Which of the following form of an AP ?

Solution:

(i) Here, $t_{1}=-1, t_{2}=-1, t_{3}=-1$ and $t_{4}=-1$

$t_{2}-t_{1}=-1+1=0$

$t_{3}-t_{2}=-1+1=0$

$t_{4}-t_{3}=-1+1=0$

Clearly, the difference of successive terms is same, therefore given list of numbers form an AP.

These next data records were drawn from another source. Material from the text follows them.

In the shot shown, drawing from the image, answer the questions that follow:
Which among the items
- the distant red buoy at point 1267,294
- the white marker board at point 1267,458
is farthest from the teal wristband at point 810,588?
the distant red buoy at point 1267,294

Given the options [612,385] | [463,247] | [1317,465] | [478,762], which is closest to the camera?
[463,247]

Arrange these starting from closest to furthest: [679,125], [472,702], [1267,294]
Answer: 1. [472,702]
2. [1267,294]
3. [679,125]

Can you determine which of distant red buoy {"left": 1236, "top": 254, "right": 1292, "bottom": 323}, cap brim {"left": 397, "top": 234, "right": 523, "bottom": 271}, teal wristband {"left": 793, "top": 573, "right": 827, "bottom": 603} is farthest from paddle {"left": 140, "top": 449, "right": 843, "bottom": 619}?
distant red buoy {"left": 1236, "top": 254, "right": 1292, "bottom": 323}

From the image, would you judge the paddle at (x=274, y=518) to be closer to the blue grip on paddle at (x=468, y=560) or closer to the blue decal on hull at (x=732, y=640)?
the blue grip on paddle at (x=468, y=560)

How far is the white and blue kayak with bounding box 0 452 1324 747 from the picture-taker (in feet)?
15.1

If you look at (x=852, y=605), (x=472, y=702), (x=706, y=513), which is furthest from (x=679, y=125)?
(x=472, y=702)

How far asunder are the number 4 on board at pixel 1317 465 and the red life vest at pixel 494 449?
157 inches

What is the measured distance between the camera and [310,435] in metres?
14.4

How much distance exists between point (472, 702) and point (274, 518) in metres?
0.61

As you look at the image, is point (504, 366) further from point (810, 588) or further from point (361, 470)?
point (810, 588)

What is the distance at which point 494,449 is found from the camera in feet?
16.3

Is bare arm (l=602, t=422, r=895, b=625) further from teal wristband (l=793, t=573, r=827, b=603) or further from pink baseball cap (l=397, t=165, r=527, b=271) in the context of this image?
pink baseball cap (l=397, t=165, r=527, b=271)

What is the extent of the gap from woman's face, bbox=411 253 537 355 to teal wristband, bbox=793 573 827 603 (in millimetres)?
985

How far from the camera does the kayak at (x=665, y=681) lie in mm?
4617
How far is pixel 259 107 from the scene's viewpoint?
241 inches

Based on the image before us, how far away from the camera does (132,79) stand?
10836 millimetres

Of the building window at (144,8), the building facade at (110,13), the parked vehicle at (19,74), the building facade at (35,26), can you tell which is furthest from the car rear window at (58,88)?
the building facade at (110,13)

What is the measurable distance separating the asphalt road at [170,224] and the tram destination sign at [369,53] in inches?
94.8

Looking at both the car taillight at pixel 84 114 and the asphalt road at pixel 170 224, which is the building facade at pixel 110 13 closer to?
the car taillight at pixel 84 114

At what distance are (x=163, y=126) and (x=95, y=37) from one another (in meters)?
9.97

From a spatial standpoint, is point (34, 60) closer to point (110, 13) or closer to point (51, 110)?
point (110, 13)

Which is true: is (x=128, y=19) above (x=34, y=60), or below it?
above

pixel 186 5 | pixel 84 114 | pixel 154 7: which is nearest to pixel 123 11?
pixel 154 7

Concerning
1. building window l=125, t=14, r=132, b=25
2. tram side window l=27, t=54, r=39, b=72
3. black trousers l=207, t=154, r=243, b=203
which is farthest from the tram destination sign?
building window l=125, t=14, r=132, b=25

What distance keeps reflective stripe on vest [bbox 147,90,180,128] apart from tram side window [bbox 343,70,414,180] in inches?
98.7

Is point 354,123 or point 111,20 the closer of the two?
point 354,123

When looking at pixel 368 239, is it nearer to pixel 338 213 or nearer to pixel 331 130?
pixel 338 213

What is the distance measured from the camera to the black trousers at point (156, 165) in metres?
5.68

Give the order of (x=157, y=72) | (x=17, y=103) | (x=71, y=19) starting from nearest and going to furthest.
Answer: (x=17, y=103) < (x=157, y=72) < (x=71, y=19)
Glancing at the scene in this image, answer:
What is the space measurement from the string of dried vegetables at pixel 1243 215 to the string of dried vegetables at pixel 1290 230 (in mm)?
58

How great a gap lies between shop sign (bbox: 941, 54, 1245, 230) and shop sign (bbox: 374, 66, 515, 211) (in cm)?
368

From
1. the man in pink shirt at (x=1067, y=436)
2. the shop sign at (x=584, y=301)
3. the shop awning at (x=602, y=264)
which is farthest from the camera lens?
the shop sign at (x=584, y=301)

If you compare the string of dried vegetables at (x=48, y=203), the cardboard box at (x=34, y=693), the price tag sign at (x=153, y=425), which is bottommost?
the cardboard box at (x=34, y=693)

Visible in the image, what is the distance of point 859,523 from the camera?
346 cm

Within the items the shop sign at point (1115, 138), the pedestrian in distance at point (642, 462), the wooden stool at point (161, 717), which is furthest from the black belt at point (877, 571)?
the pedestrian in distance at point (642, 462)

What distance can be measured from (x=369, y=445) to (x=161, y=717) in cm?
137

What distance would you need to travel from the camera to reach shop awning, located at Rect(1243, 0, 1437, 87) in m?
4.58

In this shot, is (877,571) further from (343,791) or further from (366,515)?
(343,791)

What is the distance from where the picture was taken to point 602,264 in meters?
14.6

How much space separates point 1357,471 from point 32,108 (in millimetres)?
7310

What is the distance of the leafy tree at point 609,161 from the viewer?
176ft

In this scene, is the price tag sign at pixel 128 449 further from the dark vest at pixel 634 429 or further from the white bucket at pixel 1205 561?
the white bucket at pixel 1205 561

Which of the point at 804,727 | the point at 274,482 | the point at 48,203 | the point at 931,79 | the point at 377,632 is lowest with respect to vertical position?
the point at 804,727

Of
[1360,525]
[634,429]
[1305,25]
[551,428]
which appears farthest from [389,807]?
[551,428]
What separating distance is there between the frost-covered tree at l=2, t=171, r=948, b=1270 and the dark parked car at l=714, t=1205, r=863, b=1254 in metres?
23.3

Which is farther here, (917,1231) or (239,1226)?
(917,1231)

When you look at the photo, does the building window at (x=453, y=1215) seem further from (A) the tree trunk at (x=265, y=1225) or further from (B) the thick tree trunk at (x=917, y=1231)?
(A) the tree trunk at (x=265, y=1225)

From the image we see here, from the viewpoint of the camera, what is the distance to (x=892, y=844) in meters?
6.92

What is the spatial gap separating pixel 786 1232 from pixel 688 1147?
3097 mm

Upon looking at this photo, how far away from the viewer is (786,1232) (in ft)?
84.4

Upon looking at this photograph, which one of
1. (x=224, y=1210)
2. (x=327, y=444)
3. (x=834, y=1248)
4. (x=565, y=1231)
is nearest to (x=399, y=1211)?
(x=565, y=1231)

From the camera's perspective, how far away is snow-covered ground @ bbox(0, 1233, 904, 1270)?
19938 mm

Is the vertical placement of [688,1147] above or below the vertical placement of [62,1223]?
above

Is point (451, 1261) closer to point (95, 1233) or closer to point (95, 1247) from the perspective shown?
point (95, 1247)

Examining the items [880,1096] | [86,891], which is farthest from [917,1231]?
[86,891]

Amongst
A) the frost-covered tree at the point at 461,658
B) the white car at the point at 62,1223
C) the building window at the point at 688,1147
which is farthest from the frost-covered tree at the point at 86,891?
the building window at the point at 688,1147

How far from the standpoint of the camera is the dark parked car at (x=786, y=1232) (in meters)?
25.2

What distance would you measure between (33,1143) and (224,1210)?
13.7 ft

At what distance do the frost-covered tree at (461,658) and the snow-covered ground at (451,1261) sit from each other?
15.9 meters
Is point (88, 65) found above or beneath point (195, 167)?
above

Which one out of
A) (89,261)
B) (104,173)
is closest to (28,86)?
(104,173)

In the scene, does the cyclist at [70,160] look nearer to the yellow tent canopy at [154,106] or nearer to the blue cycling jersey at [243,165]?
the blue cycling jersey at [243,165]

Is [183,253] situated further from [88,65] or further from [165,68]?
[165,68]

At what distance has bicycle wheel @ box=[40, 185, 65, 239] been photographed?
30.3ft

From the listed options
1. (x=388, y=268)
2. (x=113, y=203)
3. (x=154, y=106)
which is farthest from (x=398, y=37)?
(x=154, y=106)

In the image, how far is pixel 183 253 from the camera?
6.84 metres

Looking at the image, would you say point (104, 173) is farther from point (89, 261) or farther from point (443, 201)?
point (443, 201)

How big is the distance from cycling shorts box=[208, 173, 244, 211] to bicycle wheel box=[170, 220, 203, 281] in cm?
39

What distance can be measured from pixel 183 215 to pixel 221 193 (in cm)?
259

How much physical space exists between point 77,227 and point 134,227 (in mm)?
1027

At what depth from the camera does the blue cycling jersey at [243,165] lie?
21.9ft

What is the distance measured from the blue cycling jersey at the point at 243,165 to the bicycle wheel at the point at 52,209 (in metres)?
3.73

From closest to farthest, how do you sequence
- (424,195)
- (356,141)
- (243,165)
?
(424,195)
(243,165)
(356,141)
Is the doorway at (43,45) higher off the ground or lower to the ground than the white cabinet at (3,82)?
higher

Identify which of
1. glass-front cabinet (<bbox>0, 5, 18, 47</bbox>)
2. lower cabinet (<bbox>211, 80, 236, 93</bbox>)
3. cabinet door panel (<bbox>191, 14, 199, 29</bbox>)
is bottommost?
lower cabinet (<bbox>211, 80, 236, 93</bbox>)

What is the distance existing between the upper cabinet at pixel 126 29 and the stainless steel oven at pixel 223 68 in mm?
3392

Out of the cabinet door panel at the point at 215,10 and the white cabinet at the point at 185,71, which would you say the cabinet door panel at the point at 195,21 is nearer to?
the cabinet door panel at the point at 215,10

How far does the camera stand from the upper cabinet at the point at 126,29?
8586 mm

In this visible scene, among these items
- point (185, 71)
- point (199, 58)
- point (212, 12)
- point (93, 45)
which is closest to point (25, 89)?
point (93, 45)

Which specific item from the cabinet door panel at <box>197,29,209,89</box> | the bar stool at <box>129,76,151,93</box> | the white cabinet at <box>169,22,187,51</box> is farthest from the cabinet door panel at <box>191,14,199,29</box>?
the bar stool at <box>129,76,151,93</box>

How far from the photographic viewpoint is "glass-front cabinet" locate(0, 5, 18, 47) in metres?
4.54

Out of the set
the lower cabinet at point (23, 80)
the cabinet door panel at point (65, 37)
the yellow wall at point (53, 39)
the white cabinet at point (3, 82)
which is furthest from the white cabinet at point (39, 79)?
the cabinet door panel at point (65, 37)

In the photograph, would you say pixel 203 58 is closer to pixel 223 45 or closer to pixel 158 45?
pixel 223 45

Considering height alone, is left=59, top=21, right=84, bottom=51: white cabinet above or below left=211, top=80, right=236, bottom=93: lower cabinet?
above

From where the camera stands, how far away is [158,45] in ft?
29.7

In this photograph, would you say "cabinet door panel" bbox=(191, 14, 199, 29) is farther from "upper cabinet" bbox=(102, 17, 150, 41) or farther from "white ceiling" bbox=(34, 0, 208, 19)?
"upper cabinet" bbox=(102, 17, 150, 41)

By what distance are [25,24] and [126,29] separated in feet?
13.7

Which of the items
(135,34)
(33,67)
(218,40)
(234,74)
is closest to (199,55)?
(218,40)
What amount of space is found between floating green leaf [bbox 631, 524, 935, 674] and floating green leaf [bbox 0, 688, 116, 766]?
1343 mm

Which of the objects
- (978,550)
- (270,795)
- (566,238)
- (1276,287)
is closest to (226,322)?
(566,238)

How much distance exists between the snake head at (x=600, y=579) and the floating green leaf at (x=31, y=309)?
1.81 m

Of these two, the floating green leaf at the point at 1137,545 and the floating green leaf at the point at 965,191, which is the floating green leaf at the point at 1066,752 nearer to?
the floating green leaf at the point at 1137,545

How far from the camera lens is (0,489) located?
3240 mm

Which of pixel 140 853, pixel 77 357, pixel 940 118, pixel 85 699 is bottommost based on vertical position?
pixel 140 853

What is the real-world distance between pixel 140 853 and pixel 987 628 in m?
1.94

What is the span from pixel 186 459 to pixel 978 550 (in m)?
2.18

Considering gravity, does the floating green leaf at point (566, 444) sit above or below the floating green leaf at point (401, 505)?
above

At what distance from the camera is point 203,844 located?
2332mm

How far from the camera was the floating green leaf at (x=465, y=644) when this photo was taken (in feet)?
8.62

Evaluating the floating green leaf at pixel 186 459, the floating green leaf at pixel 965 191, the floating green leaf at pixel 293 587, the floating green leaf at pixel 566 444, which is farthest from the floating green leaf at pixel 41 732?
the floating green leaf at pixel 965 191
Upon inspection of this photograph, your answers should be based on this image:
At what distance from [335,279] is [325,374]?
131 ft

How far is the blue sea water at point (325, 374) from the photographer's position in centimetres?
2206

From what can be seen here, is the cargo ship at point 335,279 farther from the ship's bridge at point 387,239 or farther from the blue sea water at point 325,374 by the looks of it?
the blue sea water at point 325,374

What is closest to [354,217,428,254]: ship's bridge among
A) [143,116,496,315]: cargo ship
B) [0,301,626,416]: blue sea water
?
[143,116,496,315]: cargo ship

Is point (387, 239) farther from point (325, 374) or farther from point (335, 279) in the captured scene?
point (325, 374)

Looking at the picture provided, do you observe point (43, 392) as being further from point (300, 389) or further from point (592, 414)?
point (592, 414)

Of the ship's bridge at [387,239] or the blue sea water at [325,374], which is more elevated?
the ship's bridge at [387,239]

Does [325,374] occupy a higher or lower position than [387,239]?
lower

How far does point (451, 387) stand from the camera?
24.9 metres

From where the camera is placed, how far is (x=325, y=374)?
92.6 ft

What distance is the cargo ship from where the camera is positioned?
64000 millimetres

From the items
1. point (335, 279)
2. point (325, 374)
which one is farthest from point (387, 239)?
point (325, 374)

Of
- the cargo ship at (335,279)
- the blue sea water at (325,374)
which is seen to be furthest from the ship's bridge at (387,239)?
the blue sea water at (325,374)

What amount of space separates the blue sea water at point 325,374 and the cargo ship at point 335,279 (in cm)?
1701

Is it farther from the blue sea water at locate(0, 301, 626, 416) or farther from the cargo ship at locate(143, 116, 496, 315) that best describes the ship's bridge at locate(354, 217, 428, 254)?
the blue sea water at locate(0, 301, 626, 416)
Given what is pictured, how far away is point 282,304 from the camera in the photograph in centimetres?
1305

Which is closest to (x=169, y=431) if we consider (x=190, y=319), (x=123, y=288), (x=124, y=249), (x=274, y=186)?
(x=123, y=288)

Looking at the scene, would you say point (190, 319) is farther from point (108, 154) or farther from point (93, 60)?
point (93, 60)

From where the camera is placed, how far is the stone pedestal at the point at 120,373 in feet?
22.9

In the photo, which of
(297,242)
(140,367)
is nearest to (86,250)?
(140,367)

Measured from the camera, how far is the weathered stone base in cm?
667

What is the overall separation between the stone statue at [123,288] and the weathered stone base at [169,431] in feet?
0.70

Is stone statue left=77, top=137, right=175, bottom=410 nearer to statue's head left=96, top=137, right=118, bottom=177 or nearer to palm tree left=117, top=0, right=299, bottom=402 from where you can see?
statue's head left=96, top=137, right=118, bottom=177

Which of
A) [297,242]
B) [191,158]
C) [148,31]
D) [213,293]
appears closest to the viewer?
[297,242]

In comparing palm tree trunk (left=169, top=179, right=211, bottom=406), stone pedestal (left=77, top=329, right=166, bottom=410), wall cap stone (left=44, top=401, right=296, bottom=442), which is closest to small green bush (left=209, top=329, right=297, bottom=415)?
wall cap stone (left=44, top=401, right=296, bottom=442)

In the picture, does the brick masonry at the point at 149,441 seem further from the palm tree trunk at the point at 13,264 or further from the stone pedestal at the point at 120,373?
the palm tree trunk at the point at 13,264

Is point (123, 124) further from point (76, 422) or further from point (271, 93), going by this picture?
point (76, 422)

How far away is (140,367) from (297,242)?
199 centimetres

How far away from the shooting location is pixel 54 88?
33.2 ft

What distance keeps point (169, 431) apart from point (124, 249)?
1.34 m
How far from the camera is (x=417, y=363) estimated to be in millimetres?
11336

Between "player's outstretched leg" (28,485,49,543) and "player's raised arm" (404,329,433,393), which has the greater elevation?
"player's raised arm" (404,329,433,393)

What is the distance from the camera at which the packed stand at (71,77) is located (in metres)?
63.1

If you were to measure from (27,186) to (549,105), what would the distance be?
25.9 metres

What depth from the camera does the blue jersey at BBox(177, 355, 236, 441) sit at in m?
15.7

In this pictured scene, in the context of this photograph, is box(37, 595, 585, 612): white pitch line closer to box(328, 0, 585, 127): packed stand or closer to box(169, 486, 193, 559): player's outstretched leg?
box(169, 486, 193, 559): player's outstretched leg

(ii) Here, $t_{1}=0, t_{2}=2, t_{3}=0$ and $t_{4}=2$

$t_{2}-t_{1}=2-0=2$

$t_{3}-t_{2}=0-2=-2$

$t_{4}-t_{3}=2-0=2$

Clearly, the difference of successive terms is not same, therefore given list of numbers does not form an AP.

(iii) Here, $t_{1}=1, t_{2}=1, t_{3}=2$ and $t_{4}=2$

$t_{2}-t_{1}=1-1=0$

$t_{3}-t_{2}=2-1=1$

$t_{4}-t_{2}=2-2=0$

Clearly, the difference of successive terms is not same, therefore given list of numbers does not form an AP.

(iv) Here, $t_{1}=11, t_{2}=22$ and $t_{3}=33$

$t_{2}-t_{1}=22-11=11$

$t_{3}-t_{2}=33-22=11$

$t_{4}-t_{3}=33-22=11$

Clearly, the difference of successive terms is same, therefore given list of numbers form an $A P$.

(v) $\frac{1}{2}, \frac{1}{3}, \frac{1}{4}$

Here, $t_{1}=\frac{1}{2}, t_{2}=\frac{1}{3}$ and $t_{3}=\frac{1}{4}$

$t_{2}-t_{1}=\frac{1}{3}-\frac{1}{2}=\frac{2-3}{6}=-\frac{1}{6}$

$t_{3}-t_{2}=\frac{1}{4}-\frac{1}{3}=\frac{3-4}{12}=-\frac{1}{12}$

Clearly, the difference of successive terms is not same, therefore given list of numbers does not form an AP.

(vi) $2,2^{2}, 2^{3}, 2^{4}, \ldots$ i.e., $2,4,8,16, \ldots$

Here, $\quad t_{1}=2, t_{2}=4, t_{3}=8$ and $t_{4}=16$

$t_{2}-t_{1}=4-2=2$

$t_{3}-t_{2}=8-4=4$

$t_{4}-t_{3}=16-8=8$

Clearly, the difference of successive terms is not same, therefore given list of numbers does not form an AP.

(vii) $\sqrt{3}, \sqrt{12}, \sqrt{27}, \sqrt{48}, \ldots$ i.e., $\sqrt{3}, 2 \sqrt{3}, 3 \sqrt{3}, 4 \sqrt{3}, \ldots$

Here, $\quad t_{1}=\sqrt{3}, t_{2}=2 \sqrt{3}, t_{3}=3 \sqrt{3}$ and $t_{4}=4 \sqrt{3}$

$t_{2}-t_{1}=2 \sqrt{3}-\sqrt{3}=\sqrt{3}$

$t_{3}-t_{2}=3 \sqrt{3}-2 \sqrt{3}=\sqrt{3}$

$t_{4}-t_{3}=4 \sqrt{3}-3 \sqrt{3}=\sqrt{3}$

Clearly, the difference of successive terms is same, therefore given list of numbers form an AP.